Monday, January 18, 2010

New York I Love You

It was a beautiful piece of poem, with shortnesses yet varieties. It was a pretty song with separate tones sung harmoniously together. 104 minutes evokes the senses of a strange garden, where every flower you pass effuses a separate fragrance touching flirtatiously your nose, your fingers. A girl of 16 believes in dreams and makes dreams come true. Man and woman at 29 on a nice weathered day fall crazily in love on a stranger's cab ride. You track your charm in the middle of the night over a lost writer's effusive words. A painter comes to New York to find his love, with cheap bread forming his brush and soya sauce being the ink. Couples hand in hand find eternal romance throughout 68 years together. You find love everywhere in New York, as the movie says, love to your partner, to a stranger, to an imaginary idol, to a baby, to an old man, to a Parisian lady, to each and every person around you want to hug.
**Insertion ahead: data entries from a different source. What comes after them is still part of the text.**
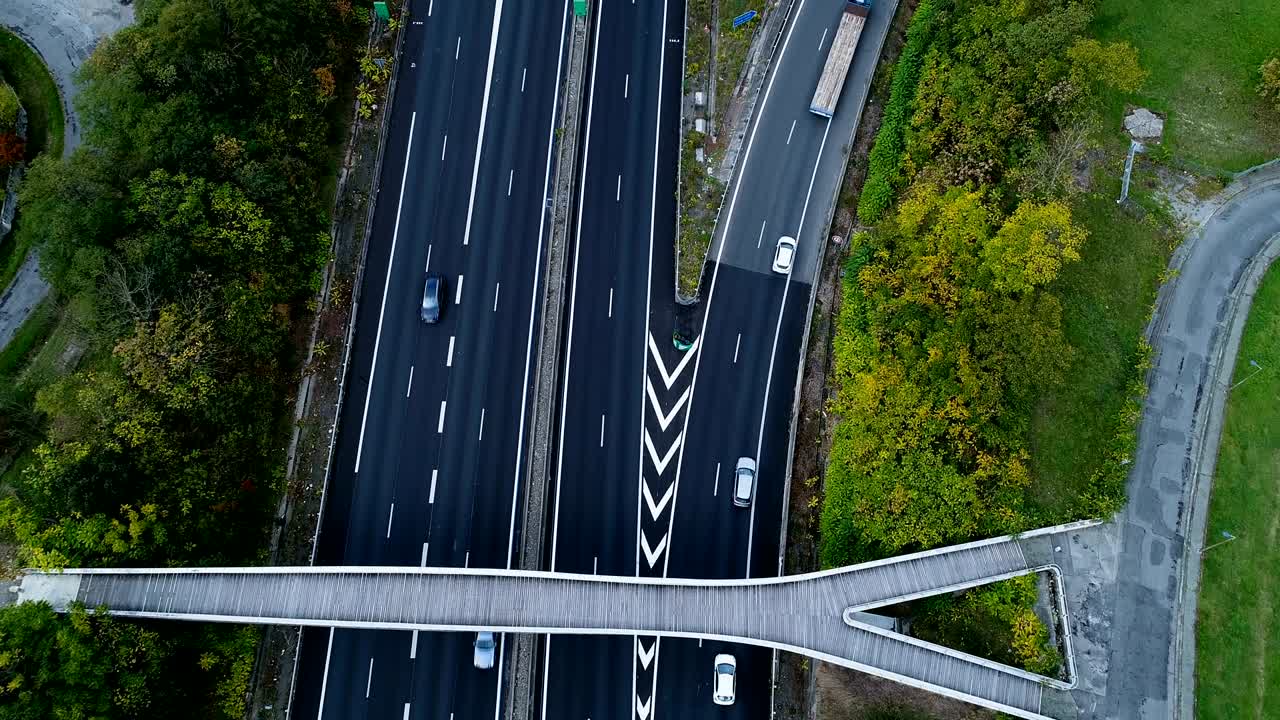 프랑스의 고속도로 교차로 위에서 공중에서 볼 수 있는 모습: 도로 주변의 집과 풀, 도로를 달리는 자동차와 트럭.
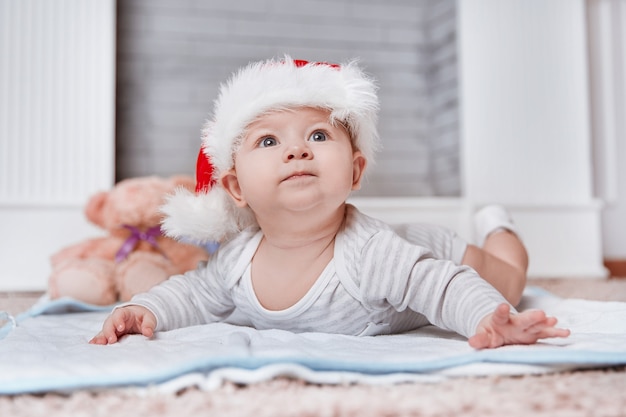 Bebê feliz com chapéu de Papai Noel na véspera de Natal. o conceito de natal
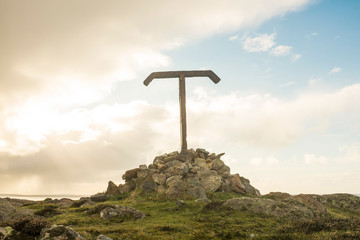 Metal Tau Cross on a Cairn Overlooking Tory Island, County Donegal, Ireland © DorSteffen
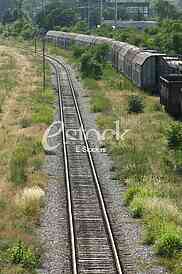 Cargo train platform railway tracks in a rural scene, Empty railway containers for transportation covered with a rust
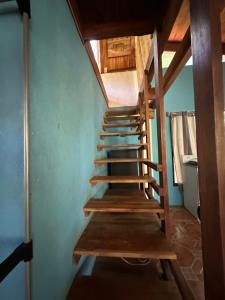 a stairwell in a house with wooden risers at Aldos place in Playa Negra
The movie was full of surprises. Pretty as it was, it left you unsettled. You crave for the warmth to stay by the surprises. You long for random details of the happy-forever-after fairy tale ending. And you stop to wonder, where you are in the midst of this winter. There was the return of a friend with trust. And there was a pretty adventure of warmth, spontaneity and romance. Yet stirring in between was a bridge of pride and freedom or loneliness. Now it arouses, the emptiness of just a phone call away.